[Stored items from a collection]

[BEGIN]

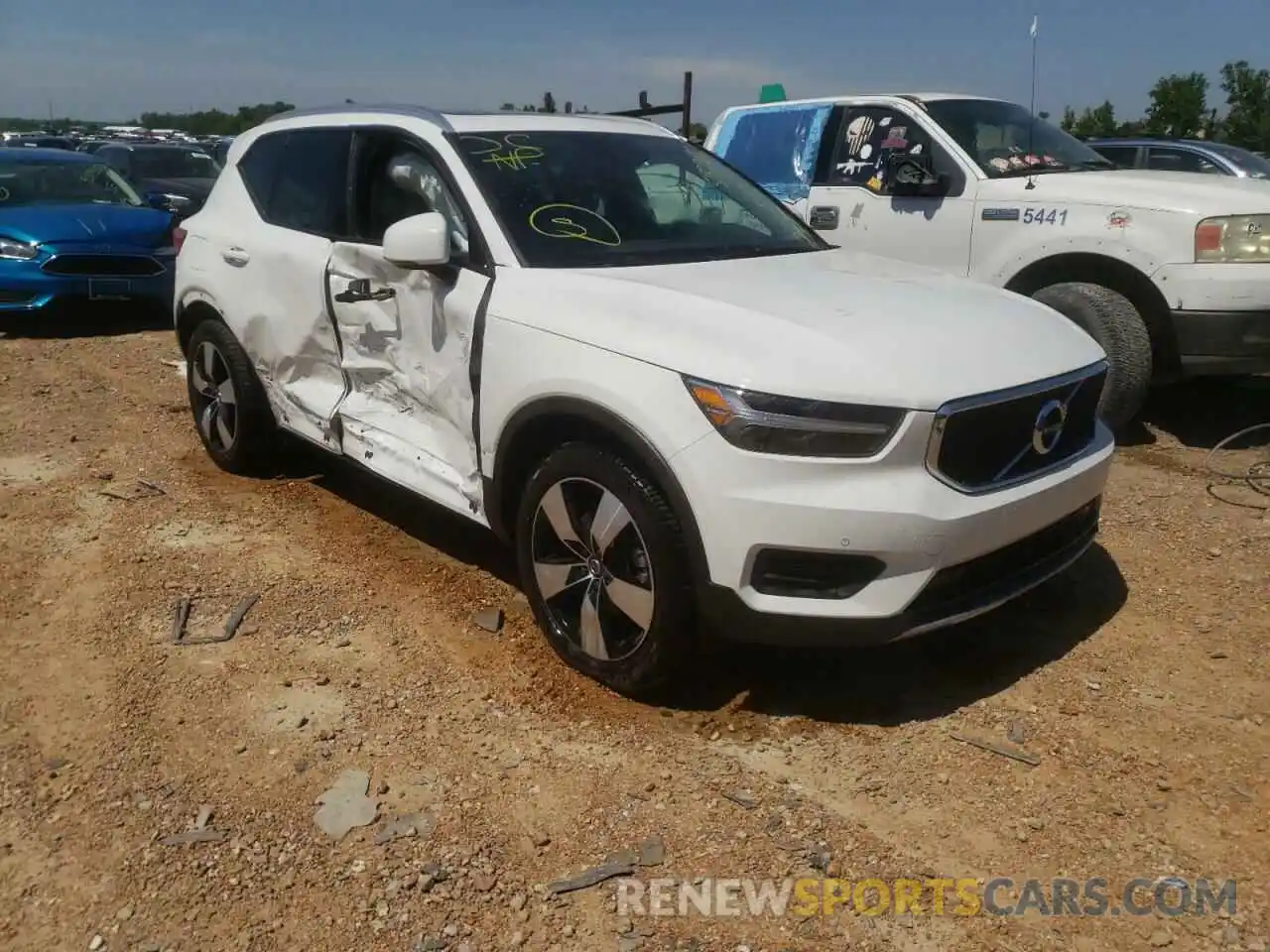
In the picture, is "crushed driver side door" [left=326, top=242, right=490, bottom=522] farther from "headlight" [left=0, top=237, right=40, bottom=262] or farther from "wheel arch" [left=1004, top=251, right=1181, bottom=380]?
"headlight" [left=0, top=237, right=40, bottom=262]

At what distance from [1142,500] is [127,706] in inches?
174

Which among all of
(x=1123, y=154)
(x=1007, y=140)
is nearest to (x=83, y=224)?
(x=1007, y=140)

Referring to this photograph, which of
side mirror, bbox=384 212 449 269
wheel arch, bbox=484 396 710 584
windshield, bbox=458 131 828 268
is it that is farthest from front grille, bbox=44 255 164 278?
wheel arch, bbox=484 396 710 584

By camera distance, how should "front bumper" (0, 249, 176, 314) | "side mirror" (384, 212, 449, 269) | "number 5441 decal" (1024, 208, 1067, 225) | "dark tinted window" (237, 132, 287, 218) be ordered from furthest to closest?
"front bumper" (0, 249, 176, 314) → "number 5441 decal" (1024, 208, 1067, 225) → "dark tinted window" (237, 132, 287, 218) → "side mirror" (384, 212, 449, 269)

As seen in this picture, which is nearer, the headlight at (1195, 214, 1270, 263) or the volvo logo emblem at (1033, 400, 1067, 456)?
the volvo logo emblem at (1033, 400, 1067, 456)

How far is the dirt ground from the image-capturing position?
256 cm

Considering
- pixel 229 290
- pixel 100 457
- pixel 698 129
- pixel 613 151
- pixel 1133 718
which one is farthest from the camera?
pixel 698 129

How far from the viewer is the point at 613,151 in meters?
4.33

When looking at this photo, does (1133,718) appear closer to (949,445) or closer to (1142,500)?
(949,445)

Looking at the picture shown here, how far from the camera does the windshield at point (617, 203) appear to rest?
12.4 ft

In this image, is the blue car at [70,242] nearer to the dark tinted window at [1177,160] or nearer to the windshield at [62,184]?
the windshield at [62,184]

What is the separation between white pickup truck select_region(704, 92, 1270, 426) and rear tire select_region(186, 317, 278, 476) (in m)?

[END]

__WRITTEN REQUEST__. Rewrite everything from the line containing "By camera distance, how" down to the line containing "176, 314) →", putting "ranked" in place of "ordered" and leaving all else unchanged.

__OUTPUT FOR THIS EXERCISE__.
By camera distance, how should "front bumper" (0, 249, 176, 314) | "side mirror" (384, 212, 449, 269) | "number 5441 decal" (1024, 208, 1067, 225) | "dark tinted window" (237, 132, 287, 218) be ranked from furthest to closest?
"front bumper" (0, 249, 176, 314) → "number 5441 decal" (1024, 208, 1067, 225) → "dark tinted window" (237, 132, 287, 218) → "side mirror" (384, 212, 449, 269)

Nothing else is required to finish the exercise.